Artikel >>
· · · ·

Schutz der Erinnerungskultur: Denkmale der DDR-Grenze

Mauer, Bunker, Grünes Band – Die neue Erinnerungskultur | MDR DOK

Der Wiederaufbau eines Grenzturms in Walbeck, Sachsen-Anhalt, spiegelt das gestiegene Interesse an der deutschen Erinnerungskultur wider, insbesondere hinsichtlich der Teilung und ihrer physischen Überbleibsel. Der 2009 illegal abgerissene Turm, ein einzigartiges Denkmal der deutschen Teilung, wurde dank des Engagements des Walbecker Heimatvereins in einem vierwöchigen Projekt wiedererrichtet und soll künftig als Mahnmal an diese Epoche der deutschen Geschichte erinnern.

Die innerdeutsche Grenze, die Deutschland fast vier Jahrzehnte lang trennte, war geprägt von Mauern, Zäunen, Minen und Selbstschussanlagen und bildete einen Todesstreifen, der das Land zerteilte und Familien und Dörfer voneinander isolierte. Viele Orte entlang der Grenze, darunter das Dorf Walbeck, lagen in der Sperrzone, und Bewohner mussten strikte Zugangskontrollen und Einschränkungen erdulden. So berichtet etwa Ulrich Mühe, dass Besuche bei seinen Großeltern in Walbeck nur mit Passierschein möglich waren. Diese Nähe zur Grenze prägte das tägliche Leben der Menschen tiefgreifend.

· · · ·

Bereitgestellte Einträge >>
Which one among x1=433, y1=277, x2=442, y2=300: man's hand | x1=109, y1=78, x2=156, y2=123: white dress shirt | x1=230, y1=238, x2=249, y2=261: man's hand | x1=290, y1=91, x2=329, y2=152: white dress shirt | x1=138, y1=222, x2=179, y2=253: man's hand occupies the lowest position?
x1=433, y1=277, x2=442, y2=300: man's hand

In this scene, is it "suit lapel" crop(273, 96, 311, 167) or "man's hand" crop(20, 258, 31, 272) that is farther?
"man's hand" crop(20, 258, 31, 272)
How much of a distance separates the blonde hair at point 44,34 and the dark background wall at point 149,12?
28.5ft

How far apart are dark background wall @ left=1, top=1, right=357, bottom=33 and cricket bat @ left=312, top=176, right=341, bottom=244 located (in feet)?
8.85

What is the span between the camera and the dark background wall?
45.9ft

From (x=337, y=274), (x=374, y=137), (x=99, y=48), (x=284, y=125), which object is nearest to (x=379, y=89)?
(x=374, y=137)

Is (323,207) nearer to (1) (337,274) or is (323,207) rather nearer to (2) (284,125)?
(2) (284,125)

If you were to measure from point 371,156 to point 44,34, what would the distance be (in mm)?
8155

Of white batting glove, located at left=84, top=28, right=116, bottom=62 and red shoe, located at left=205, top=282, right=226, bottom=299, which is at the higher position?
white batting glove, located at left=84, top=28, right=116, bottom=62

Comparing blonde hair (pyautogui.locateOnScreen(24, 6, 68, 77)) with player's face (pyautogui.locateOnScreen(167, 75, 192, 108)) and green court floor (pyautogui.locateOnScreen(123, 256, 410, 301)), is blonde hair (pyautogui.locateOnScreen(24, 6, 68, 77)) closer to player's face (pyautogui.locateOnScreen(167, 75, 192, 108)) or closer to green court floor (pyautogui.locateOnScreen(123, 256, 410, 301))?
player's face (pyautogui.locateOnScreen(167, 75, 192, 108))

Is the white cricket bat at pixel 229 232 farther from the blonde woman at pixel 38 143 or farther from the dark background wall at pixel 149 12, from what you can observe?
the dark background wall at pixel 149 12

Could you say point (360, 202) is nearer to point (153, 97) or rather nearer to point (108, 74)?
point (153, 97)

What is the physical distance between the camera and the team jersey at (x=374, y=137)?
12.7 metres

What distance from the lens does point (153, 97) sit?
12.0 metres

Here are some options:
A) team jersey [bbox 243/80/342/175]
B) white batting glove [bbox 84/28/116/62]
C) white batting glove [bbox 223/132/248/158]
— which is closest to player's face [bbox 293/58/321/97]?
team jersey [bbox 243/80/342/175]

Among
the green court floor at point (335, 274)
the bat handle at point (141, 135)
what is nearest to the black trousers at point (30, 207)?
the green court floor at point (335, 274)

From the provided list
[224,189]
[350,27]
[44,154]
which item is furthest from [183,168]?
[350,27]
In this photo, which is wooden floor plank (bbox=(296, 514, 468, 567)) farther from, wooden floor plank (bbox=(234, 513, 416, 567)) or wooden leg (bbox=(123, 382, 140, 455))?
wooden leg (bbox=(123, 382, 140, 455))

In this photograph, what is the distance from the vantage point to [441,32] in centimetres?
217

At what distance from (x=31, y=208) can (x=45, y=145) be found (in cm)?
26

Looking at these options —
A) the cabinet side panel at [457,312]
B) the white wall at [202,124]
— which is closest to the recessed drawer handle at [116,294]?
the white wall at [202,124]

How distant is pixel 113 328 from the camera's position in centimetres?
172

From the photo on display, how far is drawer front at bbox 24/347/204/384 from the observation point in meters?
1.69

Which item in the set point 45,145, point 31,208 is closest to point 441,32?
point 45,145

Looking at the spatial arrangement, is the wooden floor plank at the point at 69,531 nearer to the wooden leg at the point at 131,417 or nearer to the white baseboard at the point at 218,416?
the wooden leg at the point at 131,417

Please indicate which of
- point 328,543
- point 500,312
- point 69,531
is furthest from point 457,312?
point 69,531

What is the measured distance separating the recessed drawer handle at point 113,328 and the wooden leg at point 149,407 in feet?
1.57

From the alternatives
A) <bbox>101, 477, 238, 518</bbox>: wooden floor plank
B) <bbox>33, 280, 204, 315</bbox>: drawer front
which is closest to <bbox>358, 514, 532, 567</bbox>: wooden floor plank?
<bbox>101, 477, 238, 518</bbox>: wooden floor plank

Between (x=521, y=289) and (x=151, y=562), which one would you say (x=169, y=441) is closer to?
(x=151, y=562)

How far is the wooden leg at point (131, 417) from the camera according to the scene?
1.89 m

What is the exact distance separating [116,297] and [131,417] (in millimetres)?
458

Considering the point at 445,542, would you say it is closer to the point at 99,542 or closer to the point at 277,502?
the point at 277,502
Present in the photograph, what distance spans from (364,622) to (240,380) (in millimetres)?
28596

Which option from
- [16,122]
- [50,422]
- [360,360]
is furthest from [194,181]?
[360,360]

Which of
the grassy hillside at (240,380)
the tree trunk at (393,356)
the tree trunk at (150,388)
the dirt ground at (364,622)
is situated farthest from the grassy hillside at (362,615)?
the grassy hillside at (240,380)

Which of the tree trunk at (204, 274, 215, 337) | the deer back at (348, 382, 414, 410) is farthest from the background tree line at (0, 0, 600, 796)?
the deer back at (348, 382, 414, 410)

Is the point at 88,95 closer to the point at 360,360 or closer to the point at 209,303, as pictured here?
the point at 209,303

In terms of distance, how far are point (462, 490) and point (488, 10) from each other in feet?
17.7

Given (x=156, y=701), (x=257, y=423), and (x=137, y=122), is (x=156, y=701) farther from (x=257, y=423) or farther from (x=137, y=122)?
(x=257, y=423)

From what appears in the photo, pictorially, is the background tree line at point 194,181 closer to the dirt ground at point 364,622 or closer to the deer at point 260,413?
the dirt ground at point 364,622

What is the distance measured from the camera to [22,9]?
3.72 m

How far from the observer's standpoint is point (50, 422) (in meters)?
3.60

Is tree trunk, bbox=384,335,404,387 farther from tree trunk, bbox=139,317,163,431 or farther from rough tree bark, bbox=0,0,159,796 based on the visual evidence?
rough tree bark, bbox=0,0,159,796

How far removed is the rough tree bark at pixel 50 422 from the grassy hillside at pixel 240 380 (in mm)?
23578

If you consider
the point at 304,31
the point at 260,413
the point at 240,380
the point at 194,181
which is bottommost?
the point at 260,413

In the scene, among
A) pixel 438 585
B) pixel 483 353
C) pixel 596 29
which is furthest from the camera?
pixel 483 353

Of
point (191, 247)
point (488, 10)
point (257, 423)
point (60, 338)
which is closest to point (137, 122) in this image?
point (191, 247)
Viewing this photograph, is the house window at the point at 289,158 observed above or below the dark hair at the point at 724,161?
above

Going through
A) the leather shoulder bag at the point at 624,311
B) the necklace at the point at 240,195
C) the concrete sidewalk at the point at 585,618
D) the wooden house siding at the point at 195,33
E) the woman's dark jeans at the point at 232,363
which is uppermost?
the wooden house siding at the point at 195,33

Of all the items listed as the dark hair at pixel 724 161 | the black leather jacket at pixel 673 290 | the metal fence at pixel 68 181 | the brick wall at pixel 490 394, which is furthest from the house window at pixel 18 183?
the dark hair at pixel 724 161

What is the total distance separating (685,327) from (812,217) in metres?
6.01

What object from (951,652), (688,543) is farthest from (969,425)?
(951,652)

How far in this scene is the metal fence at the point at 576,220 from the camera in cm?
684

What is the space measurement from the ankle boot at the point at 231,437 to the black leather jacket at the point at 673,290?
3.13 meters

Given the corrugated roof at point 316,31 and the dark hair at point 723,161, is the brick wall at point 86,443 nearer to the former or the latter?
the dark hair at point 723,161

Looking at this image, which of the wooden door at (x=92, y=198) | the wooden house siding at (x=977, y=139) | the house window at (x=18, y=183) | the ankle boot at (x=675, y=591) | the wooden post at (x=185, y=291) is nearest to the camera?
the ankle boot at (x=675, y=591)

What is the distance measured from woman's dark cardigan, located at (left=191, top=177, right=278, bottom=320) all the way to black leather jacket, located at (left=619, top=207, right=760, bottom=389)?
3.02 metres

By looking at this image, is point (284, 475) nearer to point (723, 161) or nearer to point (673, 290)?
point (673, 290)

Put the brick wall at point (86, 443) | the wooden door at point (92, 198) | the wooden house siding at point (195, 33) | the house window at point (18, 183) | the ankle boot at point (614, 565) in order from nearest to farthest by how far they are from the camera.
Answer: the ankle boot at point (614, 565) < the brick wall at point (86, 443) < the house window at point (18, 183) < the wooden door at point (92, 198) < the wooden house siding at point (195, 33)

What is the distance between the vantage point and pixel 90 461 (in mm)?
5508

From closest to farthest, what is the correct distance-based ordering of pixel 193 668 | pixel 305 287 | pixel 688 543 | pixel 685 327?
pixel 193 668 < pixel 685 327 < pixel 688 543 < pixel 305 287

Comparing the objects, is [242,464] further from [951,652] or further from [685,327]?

· · · ·

Aufgaben >>
[1] Gib den Abschnitt des Artikels, der mit „Mauer, Bunker, Grünes“ beginnt und sich bis „deutschen Geschichte erinnern.“ fortsetzt, erneut wieder und ersetze darin „Heimatvereins“ durch „Geschichtsvereins“.
[2] Zähle alles auf, wovon die innerdeutsche Grenze laut dem Artikel geprägt war.
Die Einträge werden für die Bearbeitung nicht gebraucht.

Lösungen der Reihe nach >>
[1]
Mauer, Bunker, Grünes Band – Die neue Erinnerungskultur | MDR DOK

Der Wiederaufbau eines Grenzturms in Walbeck, Sachsen-Anhalt, spiegelt das gestiegene Interesse an der deutschen Erinnerungskultur wider, insbesondere hinsichtlich der Teilung und ihrer physischen Überbleibsel. Der 2009 illegal abgerissene Turm, ein einzigartiges Denkmal der deutschen Teilung, wurde dank des Engagements des Walbecker Geschichtsvereins in einem vierwöchigen Projekt wiedererrichtet und soll künftig als Mahnmal an diese Epoche der deutschen Geschichte erinnern.

[2] Mauern, Zäune, Minen, Selbstschussanlagen